22 Jan 2010

It’s Phoolmani

It’s Phoolmani,
Mahashtrian female, nothing but a maid for couple of celebrities in Mumbai; now when she came to me for work I dint know how can I hire her to work for me? It’s a new city, just recently rented a flat, new people around, already learnt good lessons from people here in Mumbai, and therefore I was literally confused, moreover my work schedule is such, that It doesn’t permit me to live a normal life, and cant work all by myself! I then spoke to her couple of times and realized that she was quit cheerful and happy, every time I meet her I see her smile like as if it was never ending. But there is question running in my mind all time, is she really happy? How to ask her if she was really happy? Will she mind if I ask her? Ok, anyways, let me hire. And stopped thinking for that moment, this meant like taking a risk for me though.
She started working at home, she came in time, she was better than other few females who worked for me for a day or two. Humm, I was relaxed, she spoke well and used to wake me up, she troubles me with the horrible doorbell I had so that I wake up. Time passed by- 2 weeks. She hummed the songs that I used to sing with me, she always asked what my plan is for the day, and what I want to eat etc… I felt more like a companion having her around. So pleasant!
Suddenly, one day, she is quiet, so quiet that bothered me. Just rang a single bell, got me my bed tea, started her work and dint speak anything at all, I also kept myself occupied with my emails and chats for a while, just before I wrap up, I realized that I was missing her, the way she used to ask silly questions, Didi seemed to be like her favorite word. Slowly walked upto her and screamed in her ears, she was still quiet. Just asked me if I wanted anything else, I nodded “No”. Left from there and freshened up myself. An hour past, she was over the phone speaking in marathi, I knew a bit of her language so I could get what she was talking, she hide her tears so well that I couldn’t figure it out. Now what?
I asked her get back home and come back in the evening.
She came back smiling and as usual talking to me. Kept asking me questions and comforting me pretty well. I thought that was the right time to speak to her. I asked her, “what happened to you in the morning?”
Phoolmani: Nothing, I had a small trouble at home; I was just lost in thoughts. I was thinking about the solution.
- So did it solve?
Phoolmani: No, its an ongoing problem, dint know how to solve!
- humm, I believe that every problem has a solution, may be its difficult to solve but for sure it is solvable. Do you wanna share?
Phoolmani: Well, it’s a family problem. My kids are not studying well these days, I do everything for them to be well educated, that is the reason I work in so many houses. But my husband troubles them during their study hours. He fights with me every evening and my kids are affected. He is so drunk and uncontrollable when he’s drunk. I really don’t know what to do?

- **PROMPT 1**
In the post about Phoolmani, list the questions the writer keeps asking themselves about her in the paragraph that begins "It's Phoolmani,".
- **PROMPT 2**
Write the next part of the post about Phoolmani, starting after her question "I really don't know what to do?"

- **GIVEN INFORMATION**

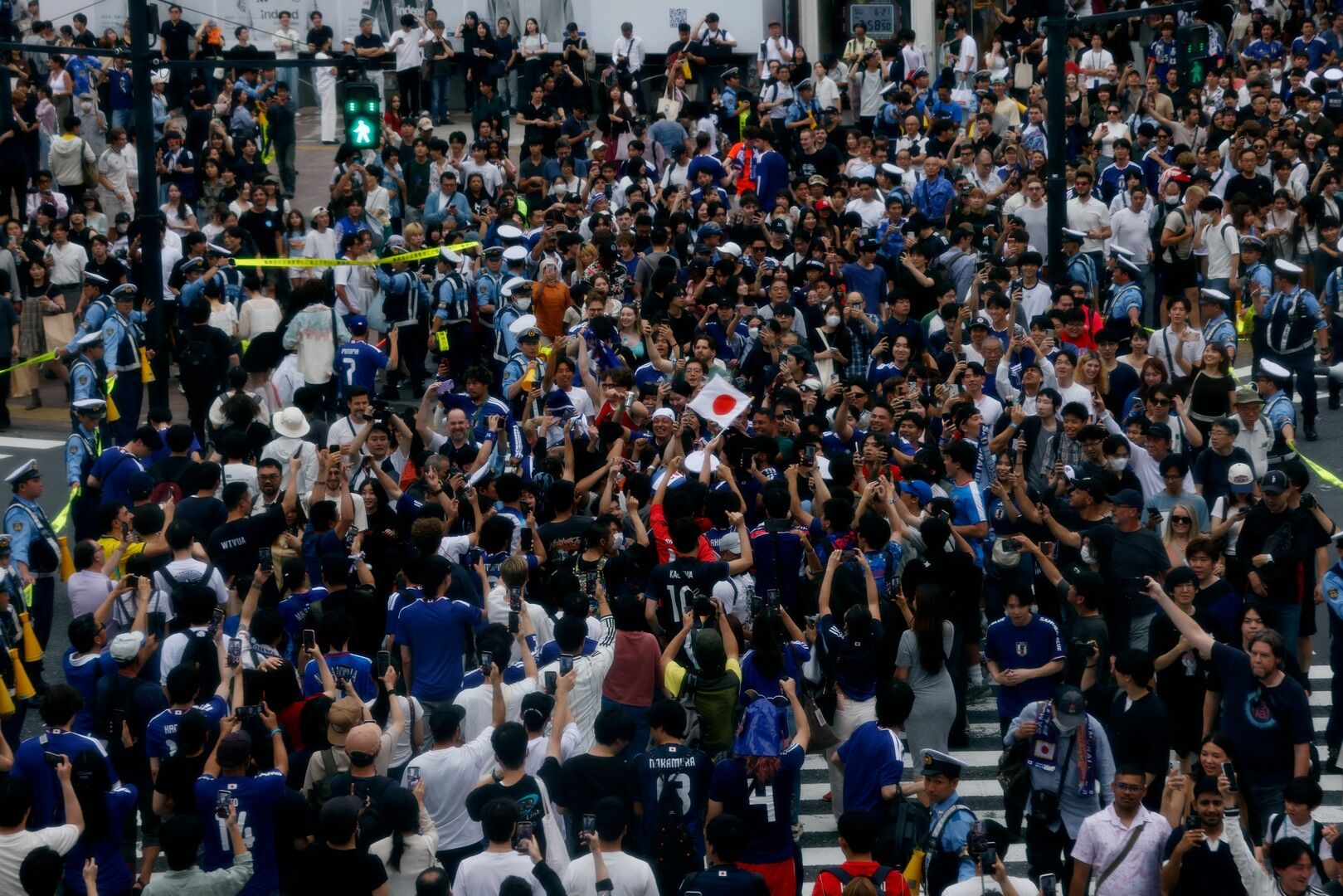 Japan Fans Erupt in Celebration After 4-0 World Cup Victory in Tokyo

- **RESPONSE BOX 1**
- Is she really happy?
- How to ask her if she was really happy?
- Will she mind if I ask her?

- **RESPONSE BOX 2**
I was thinking and imaging her situation, it wasn’t too difficult because I was able to connect to her pretty well. Before I could take a proper pause, she says
- You would not understand didi, you are not married right?
That cleared me of why she was so quiet, she thought I would not understand the trouble and was actually discussing it with someone else.
I doubted if she found a solution! I was thinking of her really hard. I then suggested her couple of methods. But before even suggesting I thought of her, who is already a mother of 3 kids depending on her. I knew that our society had not yet made women the power of home, its still a man who rules the house in these little sub-urban areas. She earns, has put her kids in good English schools, and encourages her kids in their curriculum and other activities. When she her kids doing well she has an irresistible smile on her face; which actually energizes everyone around her. I was happy to see her back to normal by evening but this Q is still in my mind asking to myself, will Phoolmani get a peaceful life and get that real smile on her face ever? Does her drunkard husband ever realize how she been managing house all by herself? Does he realize how he’s been living all this life without working but just drinking alcohol like a pig? Will there be a time for him to sit and think about her and his children in future? Well, many more question rise in my mind but i really want to see someone who has found a solution for this.
All i could do is help her with some money and cloths for her kids. I gave her an option to shelter my home anytime she’s beaten badly by her husband. I know its not the right thing but i thought a temporary help to make him realize, anyways, if you get a solution for such Phoolmani’s do let me know, I know a few whom I need to help. I may not be a resourceful person, but i want to be the source of solution to whatever extent is possible.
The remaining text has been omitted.